* **QUOTED PASSAGE**
February 28th, 2010 · 2 Comments · Abu Dhabi, Vancouver Olympics

Well, that was fun. And a little random.

Thirteen people watching hockey from 12:15 a.m. till about 2:30 a.m., in a city where the only ice in town is in someone’s drink.

The gold-medal game of the Vancouver Olympics. Canada against (pronounced “uh-GAINst”) the U.S., starting at 12:15 p.m. PST.

Not something I normally would bother to stay up for. if I had a TV … but the Canadians were so totally, over-the-top into it, all day, that it seemed as if they were inviting every American at the newspaper to come over to one Canadian’s very nice (and big) apartment near the beach … to watch the hockey game! (One of the Britons in the room said, teasing, I think, “Is this match for some sort of championship?” and I thought a Canadian might slug him.)

So, invite over some Americans so you can gloat over them. Well, OK. Sure. You say there might be beer?

Sure, I’ll go over with a couple other Yanks and “represent”. Fill a quota. Provide the loyal opposition. And watch a  bunch of Canadians go a little bit nuts.

Before the game started, the Canadians were talking tough. Well, for Canadians, anyway. (And they apparently have gotten more assertive of late, right? I read that a time or two out of the Olympics coverage, and tonight I saw it. Assertive Canadians. How about that.) One of them said “the final score will be however many Canadians are here to however many Americans are here.” (At the time it was 6-3; it ended up 8-5. Not a great system, it turned out, though it did get the winner right.)

Another was suggesting, in quite sarcastic tones (Canadians, sarcastic? Who knew?) that of course the Americans had to be favored because they already had beaten Canada (5-3, in pool play, a week before).

When, of course, it was Canada’s NHL All-Star team uh-GAINst our nameless, faceless second-line lads. (Nameless and faceless in the U.S., anyway.) Plus, Canada was playing at home, before an overwhelmingly Canadian crowd that included the Prime Minister and Wayne Gretzky. Or, I should say, Wayne Gretzky and the Prime Minister.

But it was a no-lose proposition for most of the Americans. We lose, who cares? We win, we give the Canadians a very very hard time. (Provided we thought they could take it.)

Three of the five Yanks come from the famous hockey-mad states of California, Florida and Louisiana.”Yeah, shoot a touchdown!”

* **EXTRACTED MATERIAL**
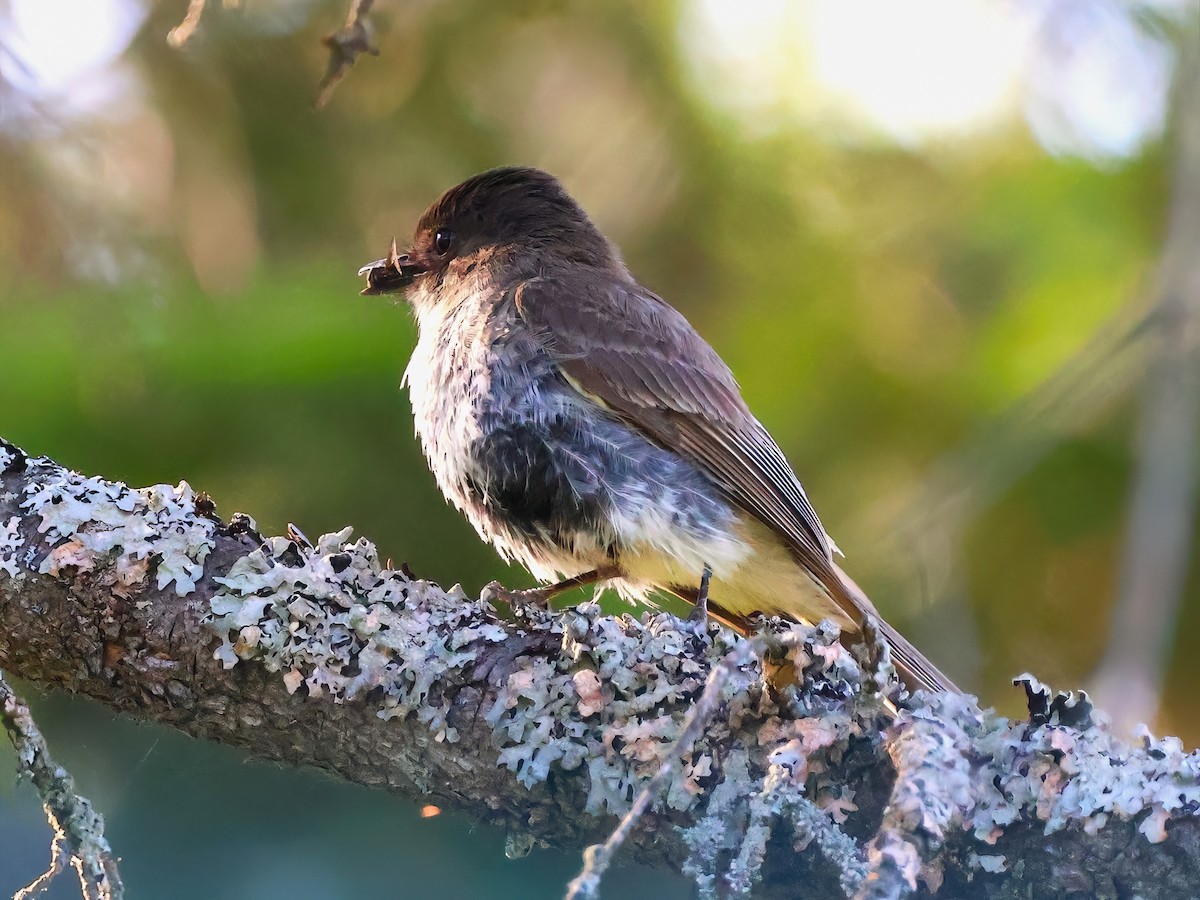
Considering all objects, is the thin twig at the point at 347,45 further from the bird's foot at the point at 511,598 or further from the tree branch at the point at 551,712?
...
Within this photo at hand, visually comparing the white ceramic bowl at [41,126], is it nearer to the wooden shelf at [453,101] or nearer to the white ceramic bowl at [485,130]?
==
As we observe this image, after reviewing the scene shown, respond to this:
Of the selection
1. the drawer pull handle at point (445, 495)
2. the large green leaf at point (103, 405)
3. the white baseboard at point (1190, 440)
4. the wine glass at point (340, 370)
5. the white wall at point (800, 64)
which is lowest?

* **TASK**
Could you continue the blog post about a group watching the Olympic gold-medal hockey game in Abu Dhabi, starting right after its last line?

* **RESULT OF THIS EXERCISE**
I follow hockey a little; I’ve covered the Ducks and Kings and hockey at the 1984 Sarajevo Olympics, and various other Olympics … but I must concede I had never heard of all but two or three guys on the U.S. team. Jack Johnson, Zach Parise and Brian Rafalski. And we’re done. I had never heard of red-hot goalkeeper Ryan Miller. Not before these Olympics. Hey, he plays in Buffalo!

The Canadians,  meanwhile, were completely into it … as well they ought to be, considering it’s their national sport and all.  They were nervous, amped up,  and ready to start shouting at a big flat-screen TV — in the wee hours of a Sunday morning.

They got superstitious, too. One guy needed to go to the bathroom more often because Canada scored its first goal when he was out of the room. A woman had her laptop in her hands when the Americans scored. “Put the laptop away!” And like that. It was cute.

However, I thought it was strange, just before the game, when we found out that both the referees  and one of the linesmen were … Canadian? What? Can’t we get somebody with a whistle who isn’t from one of the competing countries? “The fix is in,” I shouted. But, really. What were the chances any of those Canadians was going to make a call that would hurt Canada? What’s less than zero?

So, off we go. The Canadians edgy. The Yanks just hanging around, drinking Asahi. Oh, and I forgot to mention clothes. The Americans were wearing … clothes. The Canadians were wearing NHL jerseys, maple-leaf/flag-like T-shirts, a “Roots” sweatshirt, a Canada ski cap … Since when do American lose to Canadians in shlocky patriotic wear?  Well, tonight they did.

Canada scored first. Well, of course. Canada scored second. Canada clearly was the better team. Bigger, deeper, more cohesive and far, far more dangerous with the puck.  Shots-on-goal may have finished almost even, but Canada got good shots on goal. The Yanks mostly flung pucks from just inside the blue line.

The Yanks got one back late in the second period on a fluky goal by someone named Patrick Kessler, and then we just started giving the Canadians a bad time. “Here comes the comeback!” “Didn’t I tell you the 2-0 lead is the hardest to protect?” High fives all around. The Canadians got even more nervous.

Third period. Clock is bleeding down. The U.S. looks hapless. Two minutes left, U.S. coach Ron Wilson pulls the goalie. One of the Canadian says, “we score an empty-netter and it ends 3-1” … and that was what I was thinking, actually. Then Parise scored with 24 seconds left to tie it, and we celebrated like it was 1776 — even though it was about 95 percent for show, to bug the crestfallen Canadians.

(One of the Canucks there — and can we call you Canucks? Is that worse than “Yank”? I don’t think it is, is it? I’ve never really known more than one or two Canadians, and I don’t live near the border. Anyway … one of the Canucks there was a woman who works at the paper who I never, ever would have guessed was a sports fan … let alone a Canadian. I would have bet money she was Englishwoman who hated soccer. Anyway, she may have suffered more than anyone in the room. I thought she might pass out when Parise scored. One of the Yanks took a picture of the Canadians on the couch, including her. Had the U.S. won we would have posted it with this item and labeled the photo “Dejection.”)

One of the Canadians kept shouting, “How did this happen!”

One of the Yanks said,  before overtime began, “If we win this … I’m really worried about the potential for Canadian-on-American violence.” And I said, “What, in Vancouver?” And he said, “No, in this room.”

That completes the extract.